## Work to be completed
Starting at the line that contains "Of the items" and continuing through the end of the data, arrange that part of the data as a two-column CSV with the columns text and answer. Put each text and its answer on one row, with each value in its own quoted field and any line breaks replaced by spaces.

Records in a dataset:
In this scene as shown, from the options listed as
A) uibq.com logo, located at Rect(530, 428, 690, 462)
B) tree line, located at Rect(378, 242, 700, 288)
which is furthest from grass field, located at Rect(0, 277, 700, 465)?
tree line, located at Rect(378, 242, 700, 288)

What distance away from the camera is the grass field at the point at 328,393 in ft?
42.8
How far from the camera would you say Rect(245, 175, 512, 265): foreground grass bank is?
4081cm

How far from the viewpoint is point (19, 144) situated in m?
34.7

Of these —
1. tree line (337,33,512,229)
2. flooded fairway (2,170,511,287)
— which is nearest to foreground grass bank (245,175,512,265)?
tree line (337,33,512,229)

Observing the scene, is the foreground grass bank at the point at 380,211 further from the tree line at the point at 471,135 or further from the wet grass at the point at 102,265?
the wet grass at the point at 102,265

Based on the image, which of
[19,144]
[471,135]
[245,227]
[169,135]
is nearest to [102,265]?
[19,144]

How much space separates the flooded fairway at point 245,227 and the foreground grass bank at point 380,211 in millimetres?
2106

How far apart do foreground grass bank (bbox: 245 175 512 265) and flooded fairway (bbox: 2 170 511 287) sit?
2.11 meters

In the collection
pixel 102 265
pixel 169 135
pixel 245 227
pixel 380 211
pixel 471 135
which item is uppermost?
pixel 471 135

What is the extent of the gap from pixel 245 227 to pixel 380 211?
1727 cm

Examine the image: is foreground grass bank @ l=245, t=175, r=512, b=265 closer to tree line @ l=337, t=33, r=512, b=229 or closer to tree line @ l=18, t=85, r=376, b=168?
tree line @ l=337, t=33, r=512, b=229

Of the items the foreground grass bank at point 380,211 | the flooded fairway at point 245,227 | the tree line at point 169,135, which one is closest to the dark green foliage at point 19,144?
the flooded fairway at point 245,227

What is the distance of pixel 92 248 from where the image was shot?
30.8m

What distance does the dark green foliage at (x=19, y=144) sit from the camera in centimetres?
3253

## Solution below
text,answer
"Of the items the foreground grass bank at point 380,211 | the flooded fairway at point 245,227 | the tree line at point 169,135, which one is closest to the dark green foliage at point 19,144?","the flooded fairway at point 245,227"
"What is the distance of pixel 92 248 from where the image was shot?","30.8m"
"What distance does the dark green foliage at (x=19, y=144) sit from the camera in centimetres?","3253"